- Task to complete:
Rewrite these lines, changing "roof overhang" to "eave" everywhere it appears and leaving everything else the same.

- Input:
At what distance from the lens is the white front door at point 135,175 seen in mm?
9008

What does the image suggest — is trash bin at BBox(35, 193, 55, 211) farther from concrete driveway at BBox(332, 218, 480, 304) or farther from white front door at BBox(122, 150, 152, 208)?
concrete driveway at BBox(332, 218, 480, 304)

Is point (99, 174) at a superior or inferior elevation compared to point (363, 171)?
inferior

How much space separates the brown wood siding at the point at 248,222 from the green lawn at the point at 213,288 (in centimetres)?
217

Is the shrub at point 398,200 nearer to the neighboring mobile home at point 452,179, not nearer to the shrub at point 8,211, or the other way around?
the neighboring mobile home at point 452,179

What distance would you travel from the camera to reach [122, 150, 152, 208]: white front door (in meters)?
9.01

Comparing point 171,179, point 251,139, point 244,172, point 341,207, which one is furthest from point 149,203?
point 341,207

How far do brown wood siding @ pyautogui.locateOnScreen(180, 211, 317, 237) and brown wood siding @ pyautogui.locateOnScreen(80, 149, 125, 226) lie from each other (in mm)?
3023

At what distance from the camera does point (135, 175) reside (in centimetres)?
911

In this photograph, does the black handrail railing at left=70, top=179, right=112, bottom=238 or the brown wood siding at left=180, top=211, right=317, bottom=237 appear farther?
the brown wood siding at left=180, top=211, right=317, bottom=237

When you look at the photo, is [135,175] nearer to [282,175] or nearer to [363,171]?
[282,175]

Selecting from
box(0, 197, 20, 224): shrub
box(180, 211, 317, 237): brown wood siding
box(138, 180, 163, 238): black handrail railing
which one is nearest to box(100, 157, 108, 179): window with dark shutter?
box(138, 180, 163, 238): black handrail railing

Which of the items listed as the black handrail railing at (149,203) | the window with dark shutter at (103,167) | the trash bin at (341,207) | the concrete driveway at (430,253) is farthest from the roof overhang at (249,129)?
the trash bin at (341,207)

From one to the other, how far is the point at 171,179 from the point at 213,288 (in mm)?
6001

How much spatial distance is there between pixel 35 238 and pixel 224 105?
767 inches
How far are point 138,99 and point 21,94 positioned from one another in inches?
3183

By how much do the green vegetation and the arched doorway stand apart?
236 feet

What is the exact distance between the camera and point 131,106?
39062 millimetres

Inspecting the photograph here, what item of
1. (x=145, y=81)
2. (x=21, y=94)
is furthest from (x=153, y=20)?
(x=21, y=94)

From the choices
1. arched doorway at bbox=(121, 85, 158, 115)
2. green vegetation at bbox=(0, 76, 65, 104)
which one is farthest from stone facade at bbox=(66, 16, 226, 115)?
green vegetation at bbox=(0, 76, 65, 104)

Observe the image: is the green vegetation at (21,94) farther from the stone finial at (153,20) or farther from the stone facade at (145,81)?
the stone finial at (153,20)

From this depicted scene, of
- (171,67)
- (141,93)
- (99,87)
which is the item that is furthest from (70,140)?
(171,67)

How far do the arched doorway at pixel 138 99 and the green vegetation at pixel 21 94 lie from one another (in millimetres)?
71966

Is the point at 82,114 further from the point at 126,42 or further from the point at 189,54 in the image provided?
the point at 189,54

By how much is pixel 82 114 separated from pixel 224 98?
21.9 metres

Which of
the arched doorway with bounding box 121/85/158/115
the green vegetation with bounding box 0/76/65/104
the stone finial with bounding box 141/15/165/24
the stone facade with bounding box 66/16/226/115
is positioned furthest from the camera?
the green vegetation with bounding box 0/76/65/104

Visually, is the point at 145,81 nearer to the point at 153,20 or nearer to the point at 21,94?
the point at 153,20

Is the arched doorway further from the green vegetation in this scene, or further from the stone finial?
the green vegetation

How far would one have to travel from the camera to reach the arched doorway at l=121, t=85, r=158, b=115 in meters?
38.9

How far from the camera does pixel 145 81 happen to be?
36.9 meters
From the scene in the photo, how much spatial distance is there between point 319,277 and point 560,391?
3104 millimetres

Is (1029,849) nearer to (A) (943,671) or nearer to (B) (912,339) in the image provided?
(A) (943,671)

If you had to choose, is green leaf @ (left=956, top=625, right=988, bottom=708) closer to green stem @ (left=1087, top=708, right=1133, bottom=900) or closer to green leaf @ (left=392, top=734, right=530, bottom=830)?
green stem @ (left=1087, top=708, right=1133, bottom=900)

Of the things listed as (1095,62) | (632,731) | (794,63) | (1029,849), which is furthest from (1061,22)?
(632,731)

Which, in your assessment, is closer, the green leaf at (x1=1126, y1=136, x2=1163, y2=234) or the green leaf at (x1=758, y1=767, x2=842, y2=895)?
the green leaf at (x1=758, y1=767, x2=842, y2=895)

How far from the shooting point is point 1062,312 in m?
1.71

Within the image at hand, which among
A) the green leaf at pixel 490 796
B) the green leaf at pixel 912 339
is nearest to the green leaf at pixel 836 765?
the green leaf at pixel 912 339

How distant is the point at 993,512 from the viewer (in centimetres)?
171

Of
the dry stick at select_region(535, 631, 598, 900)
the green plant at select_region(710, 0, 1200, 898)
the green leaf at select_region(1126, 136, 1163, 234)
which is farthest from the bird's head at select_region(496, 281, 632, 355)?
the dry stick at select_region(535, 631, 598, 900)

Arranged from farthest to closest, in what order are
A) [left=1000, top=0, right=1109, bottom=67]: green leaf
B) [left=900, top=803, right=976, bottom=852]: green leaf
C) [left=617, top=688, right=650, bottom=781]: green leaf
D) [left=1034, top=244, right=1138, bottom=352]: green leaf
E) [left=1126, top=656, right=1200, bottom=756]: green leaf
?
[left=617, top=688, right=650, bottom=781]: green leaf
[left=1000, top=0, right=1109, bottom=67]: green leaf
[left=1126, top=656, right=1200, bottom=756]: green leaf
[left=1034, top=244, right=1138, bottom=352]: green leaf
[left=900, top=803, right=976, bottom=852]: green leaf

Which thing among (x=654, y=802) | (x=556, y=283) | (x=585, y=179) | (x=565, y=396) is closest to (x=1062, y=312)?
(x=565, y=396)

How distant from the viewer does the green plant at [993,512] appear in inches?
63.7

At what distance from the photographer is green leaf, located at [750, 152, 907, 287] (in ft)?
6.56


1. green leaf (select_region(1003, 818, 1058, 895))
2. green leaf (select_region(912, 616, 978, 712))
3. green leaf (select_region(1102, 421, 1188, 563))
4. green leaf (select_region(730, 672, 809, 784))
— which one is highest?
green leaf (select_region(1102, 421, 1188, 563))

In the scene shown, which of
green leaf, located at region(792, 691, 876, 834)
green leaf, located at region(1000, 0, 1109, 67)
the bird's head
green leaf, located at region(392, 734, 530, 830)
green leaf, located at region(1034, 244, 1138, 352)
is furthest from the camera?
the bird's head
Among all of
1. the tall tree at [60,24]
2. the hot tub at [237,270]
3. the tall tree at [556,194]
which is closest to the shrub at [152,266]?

- Reply:
At what distance from the lens is the white front door at point 135,175 seen in mm?
9008

What does the image suggest — is trash bin at BBox(35, 193, 55, 211) farther from concrete driveway at BBox(332, 218, 480, 304) or farther from white front door at BBox(122, 150, 152, 208)?
concrete driveway at BBox(332, 218, 480, 304)

Is point (99, 174) at a superior or inferior elevation compared to point (363, 171)?
inferior

How much space separates the brown wood siding at the point at 248,222 from the green lawn at the point at 213,288 (in centimetres)?
217

Is the shrub at point 398,200 nearer to the neighboring mobile home at point 452,179, not nearer to the shrub at point 8,211, or the other way around?
the neighboring mobile home at point 452,179

What distance would you travel from the camera to reach [122, 150, 152, 208]: white front door (in meters)?
9.01

Comparing point 171,179, point 251,139, point 244,172, point 341,207, which one is furthest from point 149,203?
point 341,207

How far do brown wood siding @ pyautogui.locateOnScreen(180, 211, 317, 237) and brown wood siding @ pyautogui.locateOnScreen(80, 149, 125, 226) lie from each other (in mm)?
3023

At what distance from the camera does point (135, 175) reside (in centimetres)?
911

In this photograph, does the black handrail railing at left=70, top=179, right=112, bottom=238 or the brown wood siding at left=180, top=211, right=317, bottom=237 appear farther?
the brown wood siding at left=180, top=211, right=317, bottom=237

When you look at the photo, is [135,175] nearer to [282,175] or nearer to [363,171]?
[282,175]

Selecting from
box(0, 197, 20, 224): shrub
box(180, 211, 317, 237): brown wood siding
box(138, 180, 163, 238): black handrail railing
which one is nearest to box(100, 157, 108, 179): window with dark shutter?
box(138, 180, 163, 238): black handrail railing

Which of the items listed as the black handrail railing at (149,203) | the window with dark shutter at (103,167) | the trash bin at (341,207) | the concrete driveway at (430,253) is farthest from the eave at (249,129)?
the trash bin at (341,207)

From one to the other, how far is the point at 171,179 from the point at 213,288 (in mm)?
6001

How much spatial distance is there between pixel 35 238 and pixel 224 105?
767 inches
How far are point 138,99 and point 21,94 positioned from one another in inches?
3183

By how much do the green vegetation and the arched doorway stand apart?
236 feet

What is the exact distance between the camera and point 131,106?
39062 millimetres

Inspecting the photograph here, what item of
1. (x=145, y=81)
2. (x=21, y=94)
is furthest from (x=153, y=20)?
(x=21, y=94)

From the choices
1. arched doorway at bbox=(121, 85, 158, 115)
2. green vegetation at bbox=(0, 76, 65, 104)
which one is farthest from stone facade at bbox=(66, 16, 226, 115)?
green vegetation at bbox=(0, 76, 65, 104)

Observe the image: is the green vegetation at (21,94) farther from the stone finial at (153,20) or farther from the stone facade at (145,81)?
the stone finial at (153,20)

From this depicted scene, of
- (171,67)
- (141,93)
- (99,87)
which is the item that is furthest from (70,140)?
(171,67)

How far do the arched doorway at pixel 138 99 and the green vegetation at pixel 21 94 lie from one another (in millimetres)?
71966

Is the point at 82,114 further from the point at 126,42 or further from the point at 189,54 in the image provided?
the point at 189,54

By how much is pixel 82 114 separated from pixel 224 98?
21.9 metres

Which of
the arched doorway with bounding box 121/85/158/115
the green vegetation with bounding box 0/76/65/104
the stone finial with bounding box 141/15/165/24
the stone facade with bounding box 66/16/226/115
is positioned furthest from the camera?
the green vegetation with bounding box 0/76/65/104

Visually, is the point at 145,81 nearer to the point at 153,20 or nearer to the point at 21,94?
the point at 153,20

Is the arched doorway further from the green vegetation in this scene, or further from the stone finial?
the green vegetation

How far would one have to travel from the camera to reach the arched doorway at l=121, t=85, r=158, b=115 in meters?
38.9

How far from the camera does pixel 145 81 happen to be?
36.9 meters
From the scene in the photo, how much spatial distance is there between point 319,277 and point 560,391?
3104 millimetres

Is (1029,849) nearer to (A) (943,671) or nearer to (B) (912,339) in the image provided?
(A) (943,671)

If you had to choose, is green leaf @ (left=956, top=625, right=988, bottom=708) closer to green stem @ (left=1087, top=708, right=1133, bottom=900) or closer to green leaf @ (left=392, top=734, right=530, bottom=830)?
green stem @ (left=1087, top=708, right=1133, bottom=900)

Of the things listed as (1095,62) | (632,731) | (794,63) | (1029,849), which is furthest from (1061,22)?
(632,731)

Which, in your assessment, is closer, the green leaf at (x1=1126, y1=136, x2=1163, y2=234) or the green leaf at (x1=758, y1=767, x2=842, y2=895)?
the green leaf at (x1=758, y1=767, x2=842, y2=895)

How far from the shooting point is point 1062,312 in m?
1.71

Within the image at hand, which among
A) the green leaf at pixel 490 796
B) the green leaf at pixel 912 339
is nearest to the green leaf at pixel 836 765?
the green leaf at pixel 912 339

How distant is the point at 993,512 from the viewer (in centimetres)?
171

Of
the dry stick at select_region(535, 631, 598, 900)
the green plant at select_region(710, 0, 1200, 898)
the green leaf at select_region(1126, 136, 1163, 234)
which is farthest from the bird's head at select_region(496, 281, 632, 355)?
the dry stick at select_region(535, 631, 598, 900)

Arranged from farthest to closest, in what order are
A) [left=1000, top=0, right=1109, bottom=67]: green leaf
B) [left=900, top=803, right=976, bottom=852]: green leaf
C) [left=617, top=688, right=650, bottom=781]: green leaf
D) [left=1034, top=244, right=1138, bottom=352]: green leaf
E) [left=1126, top=656, right=1200, bottom=756]: green leaf
?
[left=617, top=688, right=650, bottom=781]: green leaf
[left=1000, top=0, right=1109, bottom=67]: green leaf
[left=1126, top=656, right=1200, bottom=756]: green leaf
[left=1034, top=244, right=1138, bottom=352]: green leaf
[left=900, top=803, right=976, bottom=852]: green leaf

Which thing among (x=654, y=802) | (x=556, y=283) | (x=585, y=179) | (x=565, y=396) is closest to (x=1062, y=312)?
(x=565, y=396)

How distant from the viewer does the green plant at [993,512] appear in inches?
63.7

At what distance from the photographer is green leaf, located at [750, 152, 907, 287] (in ft)?
6.56


1. green leaf (select_region(1003, 818, 1058, 895))
2. green leaf (select_region(912, 616, 978, 712))
3. green leaf (select_region(1102, 421, 1188, 563))
4. green leaf (select_region(730, 672, 809, 784))
— which one is highest?
green leaf (select_region(1102, 421, 1188, 563))

In the scene shown, which of
green leaf, located at region(792, 691, 876, 834)
green leaf, located at region(1000, 0, 1109, 67)
the bird's head
green leaf, located at region(392, 734, 530, 830)
green leaf, located at region(1034, 244, 1138, 352)
is furthest from the camera?
the bird's head
Among all of
1. the tall tree at [60,24]
2. the hot tub at [237,270]
3. the tall tree at [556,194]
which is closest to the shrub at [152,266]?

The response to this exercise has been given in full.